From the start of this century, Loznitsa has been an exhaustive investigator of Russian and Soviet history, and the 20th century more broadly. His five fiction films include the haunting second world war drama In the Fog(2012) and Donbass (2018), an abrasive, panoramic black comedy about the conflicts preceding Putin’s full-scale assault on Ukraine. He is also an indefatigable documentarist, whether filming events himself (Maidan, on the Kyiv protests of 2013-14) or in complex assemblages of archive footage, including accounts of the Allied bombing of Germany and the Babi Yar massacre of 1941. He is currently making another archive film, a picture of the early 1970s Soviet Union, from material shot at the time by Italian filmmakers. “The archive called me and said, ‘Sergei, we only know one person who could make a film from 65 hours of Super-16 footage.’”
Born in Belarus in 1964 but raised in Kyiv, Loznitsa studied mathematics and engineering, then worked as a scientist in cybernetics before he turned to film. From his youth in the Soviet era, he remembers growing up in an atmosphere of cautious folk wisdom, and people telling him, “‘If you know a lot, you will become an old person very soon.’ I understand that the adults who knew where they were living were protecting me from too much knowledge.”

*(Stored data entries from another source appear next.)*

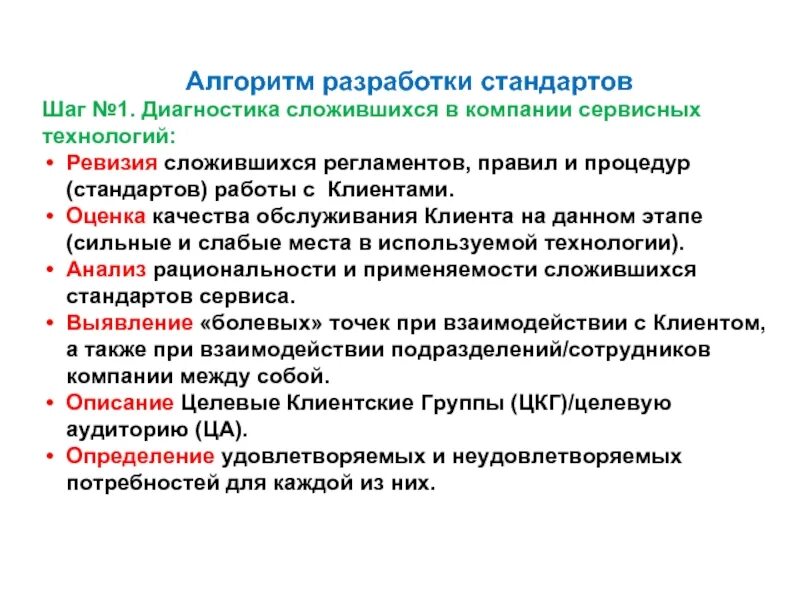 Алгоритм разработки стандартов

Шаг №1. Диагностика сложившихся в компании сервисных технологий:

• Ревизия сложившихся регламентов, правил и процедур (стандартов) работы с Клиентами.
• Оценка качества обслуживания Клиента на данном этапе (сильные и слабые места в используемой технологии).
• Анализ рациональности и применяемости сложившихся стандартов сервиса.
• Выявление «болевых» точек при взаимодействии с Клиентом, а также при взаимодействии подразделений/сотрудников компании между собой.
• Описание Целевые Клиентские Группы (ЦКГ)/целевую аудиторию (ЦА).
• Определение удовлетворяемых и неудовлетворяемых потребностей для каждой из них.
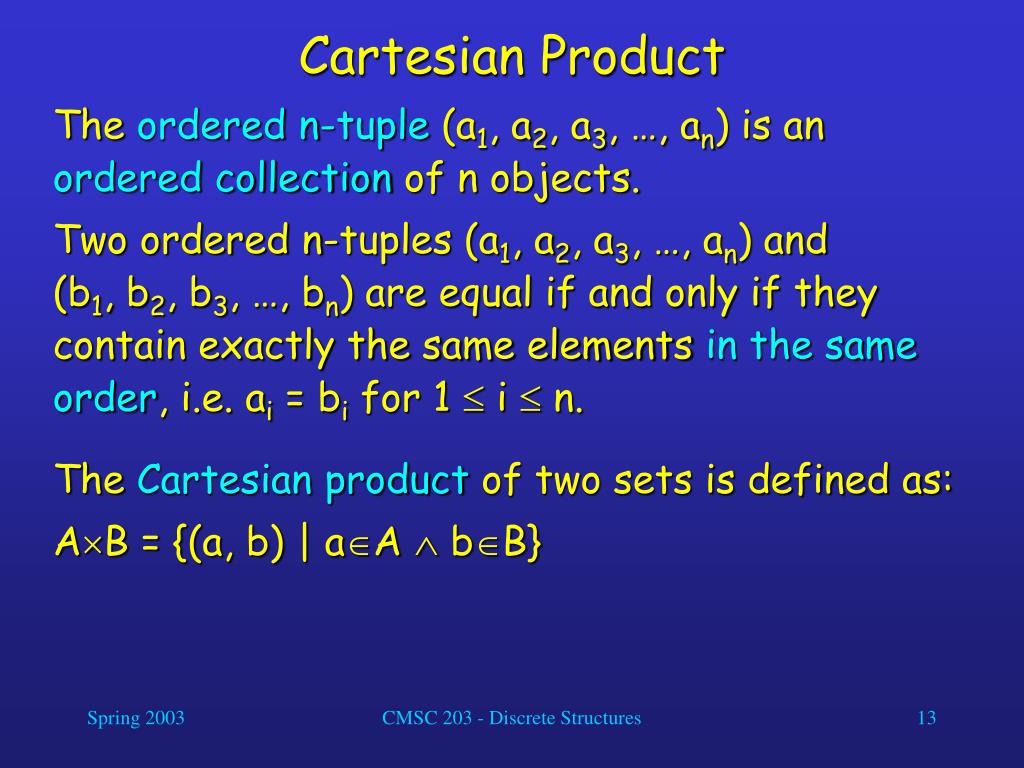 Cartesian Product

The ordered n-tuple $(a_1, a_2, a_3, …, a_n)$ is an ordered collection of n objects.

Two ordered n-tuples $(a_1, a_2, a_3, …, a_n)$ and $(b_1, b_2, b_3, …, b_n)$ are equal if and only if they contain exactly the same elements in the same order, i.e. $a_i = b_i$ for $1 \leq i \leq n$.

The Cartesian product of two sets is defined as:

$A \times B = \{(a, b) \mid a \in A \wedge b \in B\}$

Spring 2003

CMSC 203 - Discrete Structures

13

Those people certainly did not impede Loznitsa’s acquisition of learning. At moments, our interview has touches of the seminar, as he discourses on the early days of the Bolsheviks, or cites assorted historians, neuroscientists and zoologists. When I ask about the brilliant lead of Two Prosecutors, Alexander Kuznetsov, he quotes Dostoevsky. The young Crimean-born actor is known for playing action-man or tearaway roles, notably in the Russian black comedy hit Why Don’t You Just Die!What made Loznitsa think of casting him as a gentle, thoughtful, serious-minded innocent? He replies by slightly altering a line from The Brothers Karamazov: “‘The Russian man is very broad. It wouldn’t hurt to narrow him down a bit.’” He laughs. “So I narrowed him down. It’s a fantastic performance.”
These days based in Berlin and Vilnius, Loznitsa has been a controversial figure in Ukraine since the invasion began. The Ukrainian Film Academy expelled him in part for opposing a boycott of Russian films; he argued that would silence filmmakers opposed to Putin. He has not been in Ukraine since 2021: he explains that, as a holder of a Ukrainian passport, he would not be allowed to leave the country if he entered.
His films sometimes contain material that might not be popular with Ukrainian viewers. In 2024, he made The Invasion, a documentary depicting everyday life in that country since the start of the war (by necessity, filmed in his absence). It contains a sequence showing the pulping of books in the Russian language, Dostoevsky included; there is no overt commentary, but the sequence is implicitly critical of such actions. The film, he notes, has never been shown in Ukraine. “I’m not the person they want to see on the front of their newspaper.” But, he adds, “I don’t have any issues with Ukrainian actors or filmmakers.”
Loznitsa’s public pronouncements, in interviews and lectures, have tended to be pessimistic, but he still believes in the possibility of culture making a difference to the state of the world. “Culture always works to subdue aggression. I believe that the current war can be stopped. But our consciousness always lags behind — we only understand things with hindsight.”